The clock is ticking
This is a message for future Nico. You and I both know that our memory cortex is a little dysfunctional so whatever challenges you’re facing now, I’m sure you forgot everything about what it was like back on Thursday May 30th 2013. Well brother, those are pretty stressful times.
May is coming to an end and you only got another month to get the 160K you need to buy the shop and make it look pretty. Past June 30th the agreement of sale is expired, the shop is back on the market and you, my friend, are back to square one.
So “just get the bloody loan!” you say? “it surely can’t be that hard, people get loans everyday!” you say? Well, that’s what I thought too, but when it comes to business loans, things get complicated, really complicated. You talk to a lot of people who don’t really understand what it is you want to do. Even if you spent weeks putting together a 100 pages documents with a lot of photos, graphics, big bold numbers, super solid market research and so on, for them you’re not fitting in any boxes, and that’s a problem. A café serving great coffee and restaurant grade food in a relaxed environment, savory breakfasts, filter coffee… you can literaly see the panic in their eyes.
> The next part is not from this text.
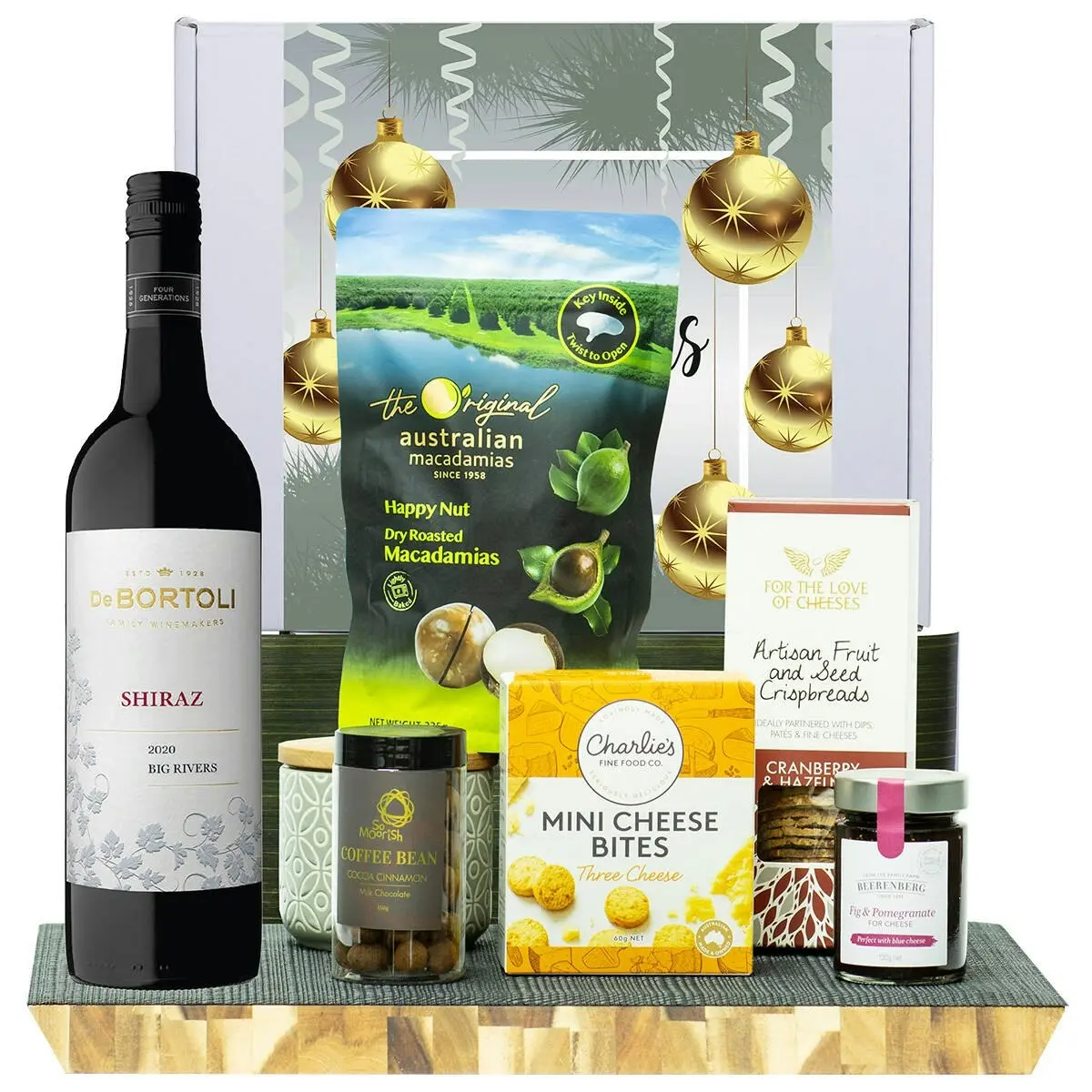 21921U Christmas Gourmet Hamper with De Bortoli Big Rivers Shiraz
So HSBC is out. The branch manager didn’t like that Sarah didn’t have a cooking school diploma. What do you want to say to that? Maybe we should have invited him over for dinner. The poor girl who presented our project was so embarrassed on the phone when she told me they couldn’t finance us. He also said we were too young… again, I had no words. Finally they said the financial performances of the current business were poor so they didn’t feel comfortable investing in it even though we HEAVILY insisted on the fact that the current owner is a 60 year old worn out dude, opened 15 hours a WEEK, serving an uninspired 11 euros all-you-can-eat buffet in a depressing, poorly lit restaurant. We’re buying 4 walls and a smoke extractor. That’s what we’re buying. Not his concept, not his recipes, not his clientele, nothing. We’re gonna get in there and tear it apart, re-build it fresh and make a clientele of our own. The financial performances of the current business are irrelevant. You understand it, I understand it, but they, for some reason, don’t. That’s why the place is so stupidly cheap! If he was making any kind of money, based on the location and the square footage, it’d be worth 3 times as more! Anyway.
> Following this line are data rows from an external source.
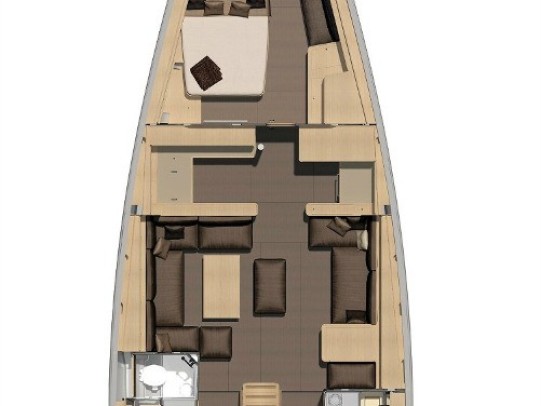 Boot mieten Alimos Marina günstig Dufour 560 GL - 3 + 1 cab.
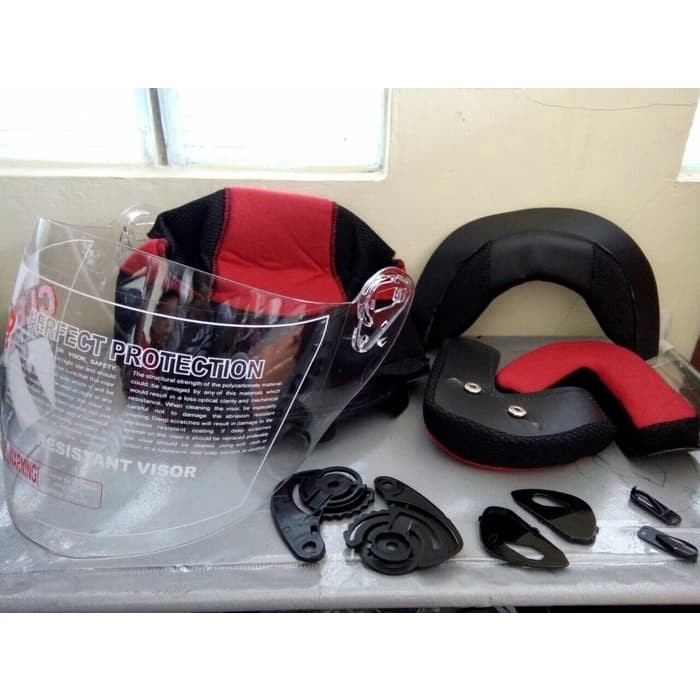 BUSA HELM NHK R6 + KUNCI TALI HELM + KACA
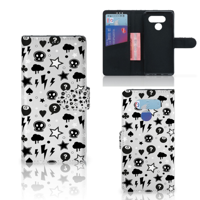 Telefoonhoesje met Naam LG Q60 Silver Punk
LCL and BNP seem genuinely interested. After providing kilos of pay slips, recommendation letters, blood samples and so forth, our project moved up to the upper floor where they crunch all the numbers and ask the computer if it’s okay to open the safe. One thing I didn’t know about the whole loan process is that you need someone to stand security for your loan. Meaning that not only do you have to show up with a heavy personal contribution but you also have to be able to show that you’ve got 160K worth of personal assets lined up in case you can’t pay them back! We’re 27 goddamnit! How are we supposed to have that much money? I think being able to invest 70K at our age is a pretty solid statement of its own, but obviously it isn’t.
So not only do you have to convince the bank to loan you 160K but you also have to get a green light from some other dudes to stand security for your loan otherwise the bank, even if they’re willing to finance you, won’t sign you a cheque. And then people wonder why everything is so stuck in France. Here’s why.
So we’re meeting with some lady at the BNP tomorrow who will, or won’t, depending on how well it goes, stand security for our loan. We should also hear back from the LCL by then. Fingers super tightly crossed.
Good thing Sarah is cooking me some delicious food otherwise I’d be on a plane already.